• _Instructions for the task_
If a line in the data below holds the word "height", copy it.
+++ Study material
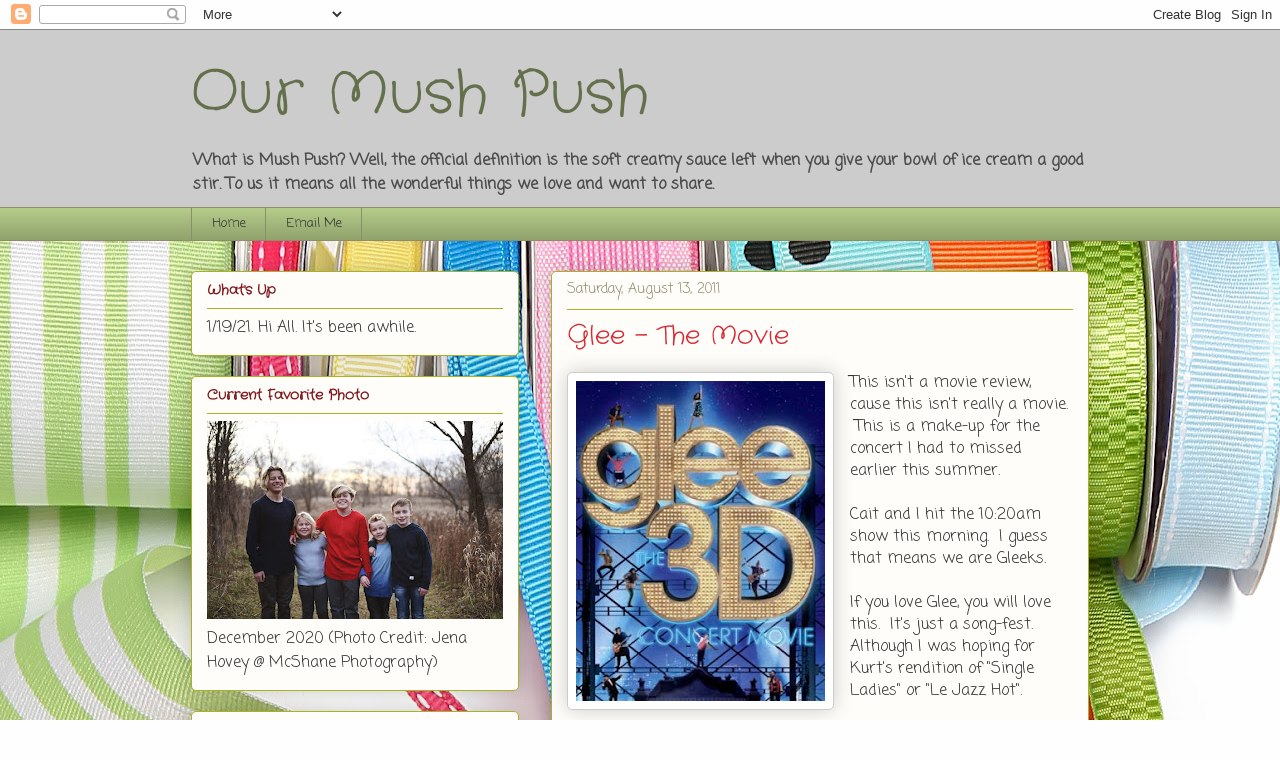

--- FILE ---
content_type: text/html; charset=UTF-8
request_url: http://www.ourmushpush.com/b/stats?style=BLACK_TRANSPARENT&timeRange=ALL_TIME&token=APq4FmAVUuMPyvO8QquDfvADdIG9MGsjBM3BrgaLSBPL6kCB4JIcpcecy3lxbBtVgyJA8p7Jlp5k0PRDavqga89aKRcHCsxCAg
body_size: 258
content:
{"total":990133,"sparklineOptions":{"backgroundColor":{"fillOpacity":0.1,"fill":"#000000"},"series":[{"areaOpacity":0.3,"color":"#202020"}]},"sparklineData":[[0,14],[1,14],[2,15],[3,12],[4,21],[5,29],[6,21],[7,17],[8,99],[9,44],[10,37],[11,23],[12,19],[13,19],[14,23],[15,27],[16,28],[17,20],[18,24],[19,24],[20,21],[21,37],[22,46],[23,35],[24,37],[25,38],[26,75],[27,25],[28,23],[29,7]],"nextTickMs":1800000}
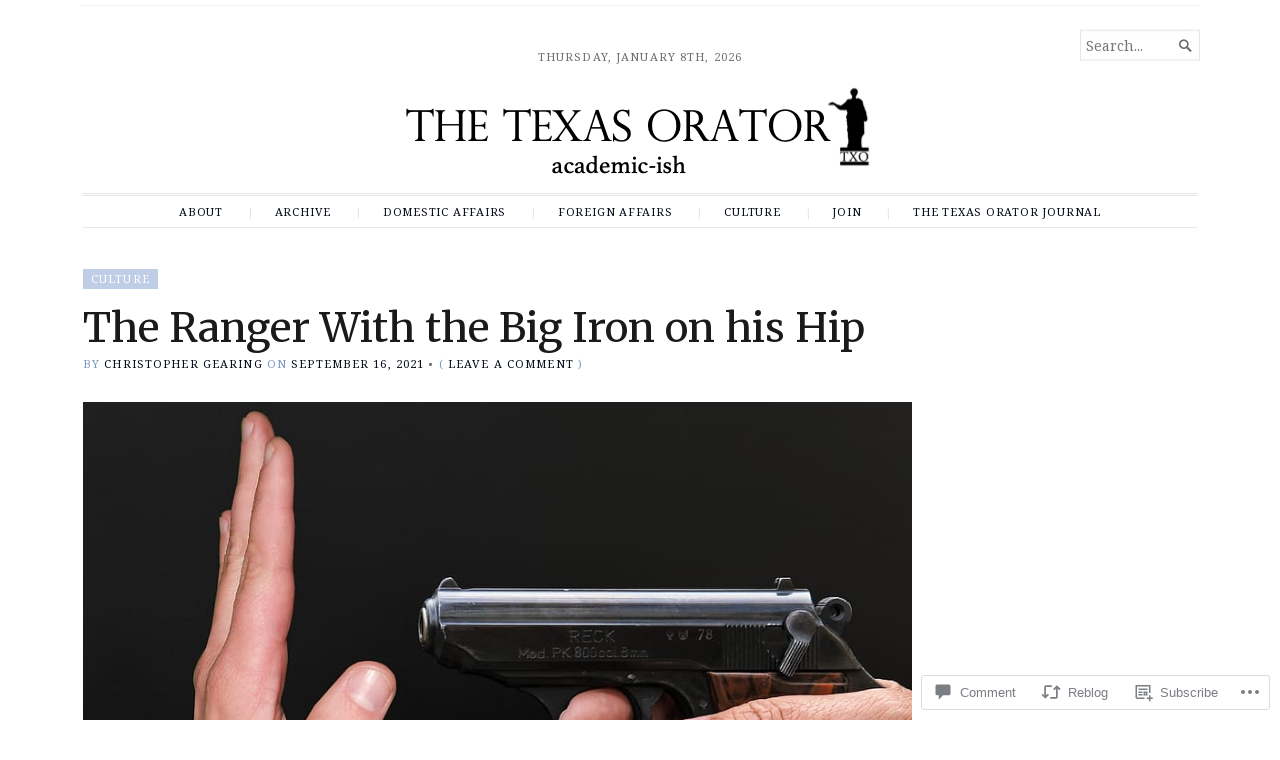

--- FILE ---
content_type: text/css;charset=utf-8
request_url: https://s0.wp.com/?custom-css=1&csblog=a7nlv&cscache=6&csrev=49
body_size: -77
content:
.menu-primary{margin-bottom:9px}.main .main-post-list article h2{margin-bottom:4px}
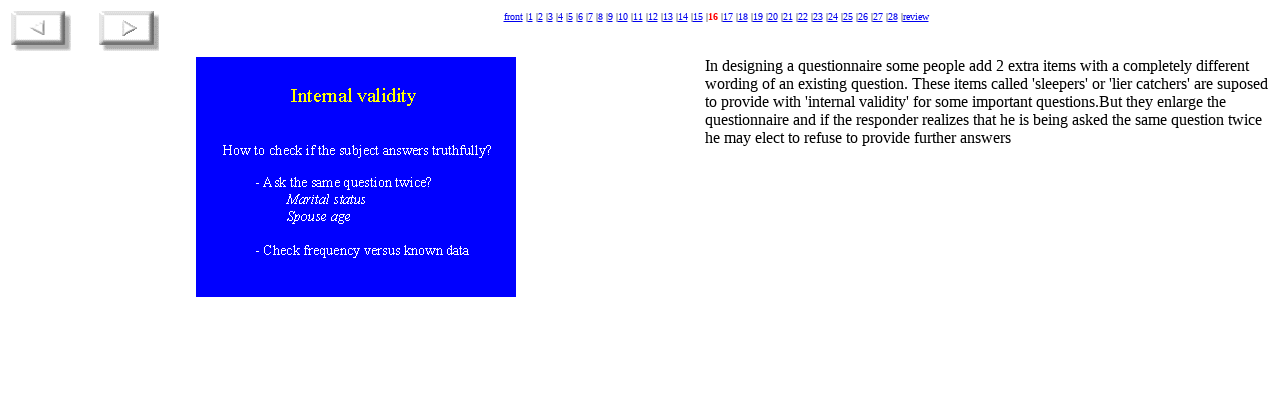

--- FILE ---
content_type: text/html; charset=UTF-8
request_url: https://sites.pitt.edu/~super1/lecture/lec0482/016.htm
body_size: 2139
content:
<html>

<head>
<title></title>
</head>

<body BGCOLOR="#FFFFFF">

<table WIDTH="100%">
  <tr>
    <td width="60" valign="top"><a HREF="015.htm"><img SRC="../images/prev.gif" BORDER="0"
    width="60" height="40" alt="prev"></a></td>
    <td width="20" valign="top"><img SRC="../images/space.gif" BORDER="0" width="20"
    height="30"></td>
    <td width="60" valign="top"><a HREF="017.htm"><img SRC="../images/next.gif" BORDER="0"
    ALT="next" width="60" height="40"></a> </td>
    <td align="center" valign="top"><font SIZE="-2"><font SIZE="-2"><a HREF="index.htm">front</a>
    |<a HREF="001.htm">1</a> |<a HREF="002.htm">2</a> |<a HREF="003.htm">3</a> |<a
    HREF="004.htm">4</a> |<a HREF="005.htm">5</a> |<a HREF="006.htm">6</a> |<a HREF="007.htm">7</a>
    |<a HREF="008.htm">8</a> |<a HREF="009.htm">9</a> |<a HREF="010.htm">10</a> |<a
    HREF="011.htm">11</a> |<a HREF="012.htm">12</a> |<a HREF="013.htm">13</a> |<a
    HREF="014.htm">14</a> |<a HREF="015.htm">15</a> |<b><font COLOR="#FF0000">16</font></b> |<a
    HREF="017.htm">17</a> |<a HREF="018.htm">18</a> |<a HREF="019.htm">19</a> |<a
    HREF="020.htm">20</a> |<a HREF="021.htm">21</a> |<a HREF="022.htm">22</a> |<a
    HREF="023.htm">23</a> |<a HREF="024.htm">24</a> |<a HREF="025.htm">25</a> |<a
    HREF="026.htm">26</a> |<a HREF="027.htm">27</a> |<a HREF="028.htm">28</a> |<a
    href="review.htm">review</a> </font></font></td>
  </tr>
</table>
<div align="center"><center>

<table WIDTH="100%">
  <tr>
    <td ALIGN="CENTER" WIDTH="55%" valign="top"><img SRC="img016.GIF" BORDER="0"
    usemap="#Objmap" width="320" height="240"></td>
    <td WIDTH="45%" valign="top">In designing a questionnaire some people add 2 extra items
    with a completely different wording of an existing question. These items called 'sleepers'
    or 'lier catchers' are suposed to provide with 'internal validity' for some important
    questions.But they enlarge the questionnaire and if the responder realizes that he is
    being asked the same question twice he may elect to refuse to provide further answers<br>
    </td>
  </tr>
</table>
</center></div>
</body>
</htm>
</html>
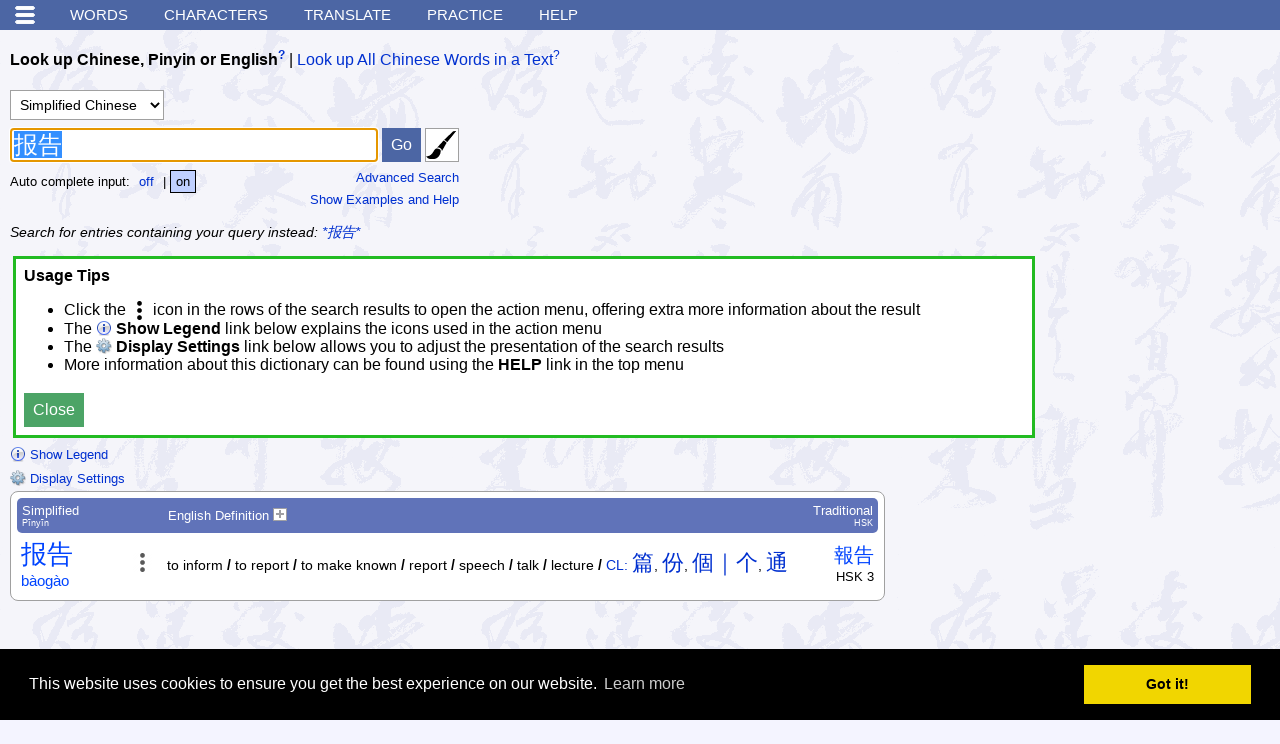

--- FILE ---
content_type: text/html; charset=utf-8
request_url: https://www.google.com/recaptcha/api2/aframe
body_size: 267
content:
<!DOCTYPE HTML><html><head><meta http-equiv="content-type" content="text/html; charset=UTF-8"></head><body><script nonce="SkNbzUFmdUE9LDOjnidkNg">/** Anti-fraud and anti-abuse applications only. See google.com/recaptcha */ try{var clients={'sodar':'https://pagead2.googlesyndication.com/pagead/sodar?'};window.addEventListener("message",function(a){try{if(a.source===window.parent){var b=JSON.parse(a.data);var c=clients[b['id']];if(c){var d=document.createElement('img');d.src=c+b['params']+'&rc='+(localStorage.getItem("rc::a")?sessionStorage.getItem("rc::b"):"");window.document.body.appendChild(d);sessionStorage.setItem("rc::e",parseInt(sessionStorage.getItem("rc::e")||0)+1);localStorage.setItem("rc::h",'1768974137921');}}}catch(b){}});window.parent.postMessage("_grecaptcha_ready", "*");}catch(b){}</script></body></html>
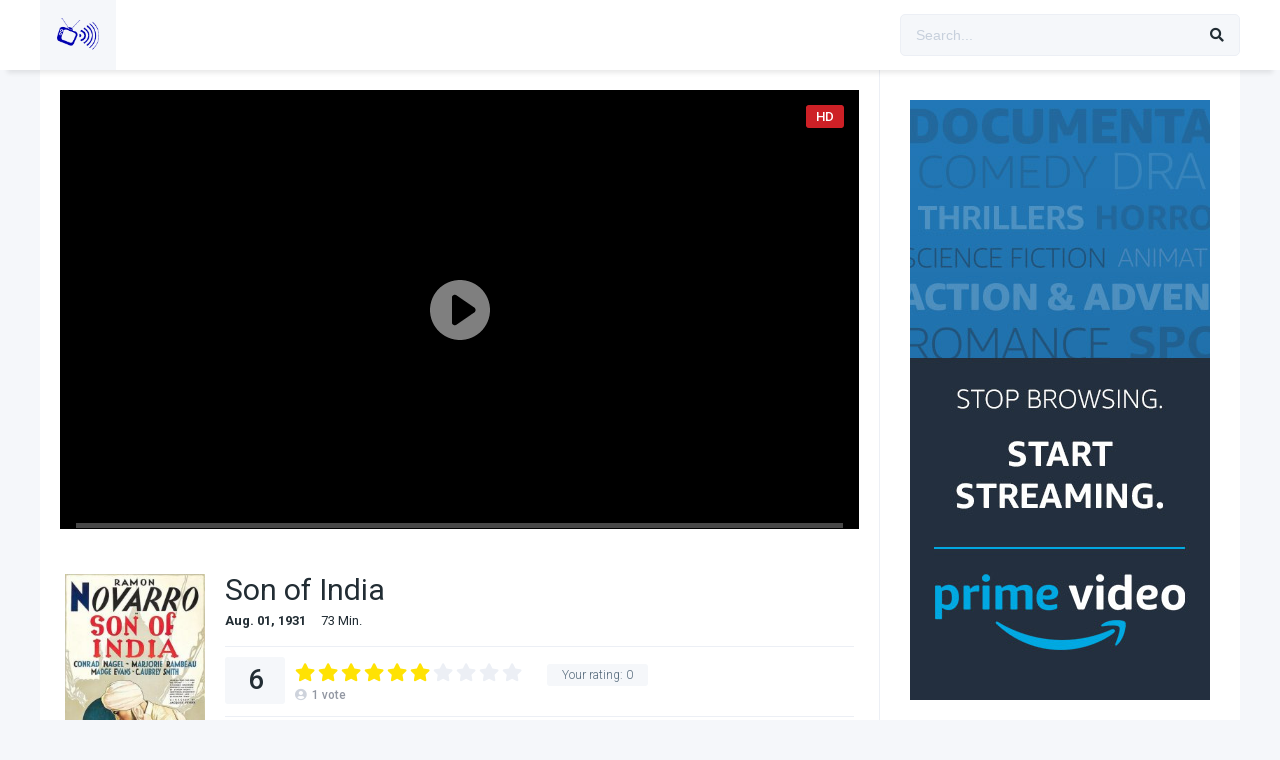

--- FILE ---
content_type: text/html; charset=utf-8
request_url: https://www.google.com/recaptcha/api2/aframe
body_size: 267
content:
<!DOCTYPE HTML><html><head><meta http-equiv="content-type" content="text/html; charset=UTF-8"></head><body><script nonce="oNXtB--M7j55LNrvSA5PvQ">/** Anti-fraud and anti-abuse applications only. See google.com/recaptcha */ try{var clients={'sodar':'https://pagead2.googlesyndication.com/pagead/sodar?'};window.addEventListener("message",function(a){try{if(a.source===window.parent){var b=JSON.parse(a.data);var c=clients[b['id']];if(c){var d=document.createElement('img');d.src=c+b['params']+'&rc='+(localStorage.getItem("rc::a")?sessionStorage.getItem("rc::b"):"");window.document.body.appendChild(d);sessionStorage.setItem("rc::e",parseInt(sessionStorage.getItem("rc::e")||0)+1);localStorage.setItem("rc::h",'1768619055678');}}}catch(b){}});window.parent.postMessage("_grecaptcha_ready", "*");}catch(b){}</script></body></html>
++++++
• _Solution below_
    width="60" height="40" alt="prev"></a></td>
    height="30"></td>
    ALT="next" width="60" height="40"></a> </td>
    usemap="#Objmap" width="320" height="240"></td>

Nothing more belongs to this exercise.